About 200 of the state’s 1,300 family child-care providers have joined the Maine State Employees Association for union representation.
During Monday’s debate in the House, Rep. Kerri Prescott, R-Topsham, said child-care providers aren’t state workers, so they shouldn’t be entitled to unionize in an effort to negotiate with the state.
“This bill is about consistency, and restoring that consistency,” she said.
Democrats said the child-care providers need a voice at the State House to ensure that they get paid on time and that they can give input on state regulations.
Unlike other private-sector workers, they cannot easily take time off to lobby the Legislature, said Rep. Rob Hunt, D-Buxton.
“We should do all we can to support them,” he said. “Happy providers lead to happy children, which leads to happy families.”
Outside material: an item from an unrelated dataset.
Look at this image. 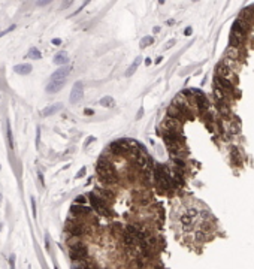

The Senate voted 19-16 in favor of the bill. Sen. Roger Katz, R-Augusta, was the only Republican to vote with Democrats against the bill. Independent Sen. Richard Woodbury of Yarmouth voted for the bill.
The House vote was largely along party lines, with Republicans voting in favor and most Democrats voting against.
Another bill was approved recently to remove collective bargaining rights for workers at the former DeCoster egg farm in Turner.
Supporters of L.D. 1894 said it is unusual for a certain segment of private businesses to have collective bargaining rights with the state while others do not. Maine is one of eight states that allow family child-care providers to collectively bargain, according to the Maine State Employees Association.
Opponents of the bill, including Rep. Erin Herbig, D-Belfast, said the bill passed in 2008 was intended to help child-care providers. The bill to repeal that right won’t create jobs or stimulate the economy, she said.
“With them not having to come down here (to Augusta), they are able to focus on delivering high-quality child care,” she said.
LePage’s spokeswoman, Adrienne Bennett, said Monday that the governor feels the providers are independent businesses “and they ought to be treated as such.”